Tallahassee Gentlemen’s Quarterly: Empowering Local Youth
By Travis Milton
The Tallahassee Gentlemen’s Quarterly took place Aug. 29 on the campus of Florida A&M University.
The Tallahassee Gentlemen’s Quarterly is a male youth conference for high school students in the Tallahassee community. This quarterly conference was started by Florida A&M’s 16th, and the current Mr. Florida Agricultural and Mechanical University, Imir Hall, a public relations student from Miami, Fla.
“This conference is designed to get all of the young black males together throughout the city of Tallahassee and show them that we truly are our brothers’ keeper,” Hall said.
The conference kicked off as students from local high schools split into two groups and attended workshop sessions where they learned about being a black male in America; as well as, the evolution of hip hop music.
In the session on being a Black male in America, students learned about having a life mission and reaching their full potential as young men. Also in this session, the young men collectively spoke about their college and career aspirations.
Amongst many students was Devonne Childs, a senior at Lincoln High School and the President of the Big Bend Omega Lamplighters.
“If you pursue your goals, you can pretty much go wherever you want to in life,” Childs states.
Childs wants to pursue a degree in Computer Technology and ultimately work in the field of Video Game Development and Design.
Also in attendance were members of Tallahassee’s chapter of the Distinguished Young Gentlemen and Kappa League.

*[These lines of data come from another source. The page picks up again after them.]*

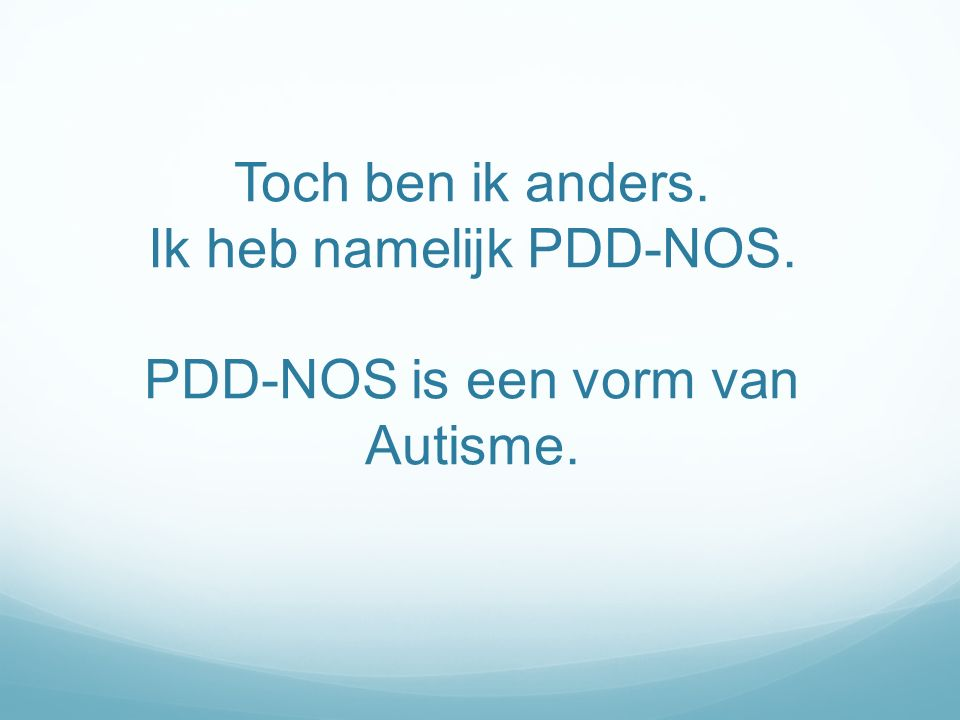 Toch ben ik anders. Ik heb namelijk PDD-NOS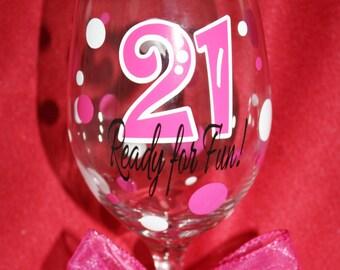 21 Ready For Fun 21st Birthday Wine Glass Gift Ideas Item 1 2 21R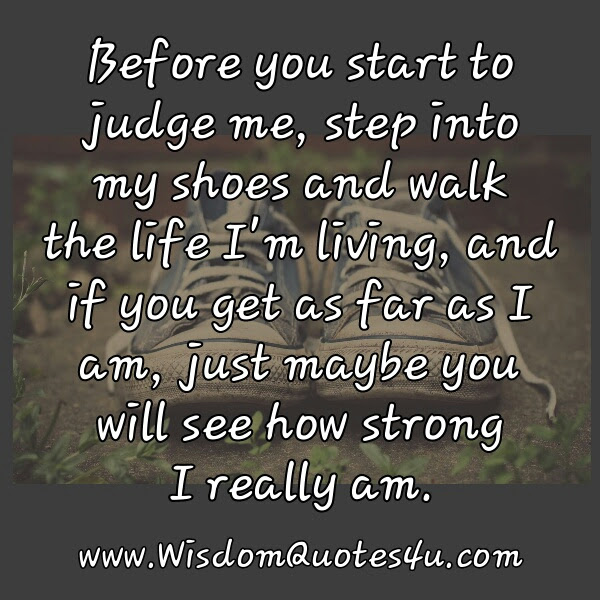 Before You Start To Judge Me Step Into My Shoes Wisdom Quotes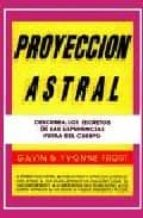 proyeccion astral gavin frost yvone frost 9788479101275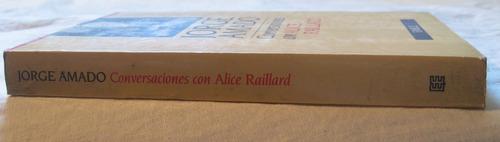 jorge amado - conversaciones con alice raillard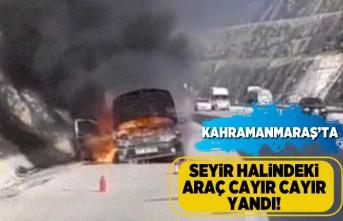 Kahramanmaraş'ta seyir halindeki araç cayır cayır yandı!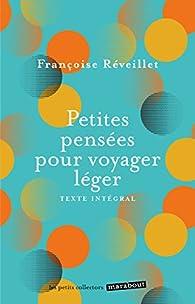 Petites pensées pour voyager léger par Françoise Réveillet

The second session that students attended was about the evolution of hip hop music. Students learned about how hip hop was derived as a lyrical art form of expression to provide accounts of the artists’ lives and what took place in their communities on a daily.
An instructor of the hip hop evolution session, Maurice Johnson II, who is a professor at Florida A&M’s School of Journalism and Graphic Communication, says, “We wanted to focus on the messages that are being sent through the music.”
Johnson goes on to add how the messages through music have changed over time and there have been different circumstances that have resulted from those changes.
“We wanted them to, more or less, garner a better understanding of what they’re listening to,” says Johnson.
To wrap up the empowering male youth conference was the keynote address made by Tallahassee Mayor Andrew Gillum.
Mayor Gillum spoke on how he was once in the same shoes as these students. He said he shared many of the same traits, characteristics and determination to be great one day.
He talked about his path of life growing up in Tallahassee and how he ultimately got to where he is today. He went on to add that they can do anything that their heart desires if they put their minds to it.
“It never hurts to remind them of their role, their obligation, their responsibility and more importantly the expectations we have for them to do great things,” Gillum said.
Also in attendance was Florida House of Rep. Alan Williams, a Tallahassee native. Williams stated how proud he was for an event like this empowering young black males in the community and looks forward to its future successes for years to come. He goes on to commend Imir’s efforts in the community, along with the help of his royal escorts.
“There’s light at the end of the tunnel for these gentlemen,” Representative Williams says.
The Tallahassee Gentleman’s Quarterly is a conference that Hall will have each semester and wants to keep going strong long after his term as Mr. FAMU.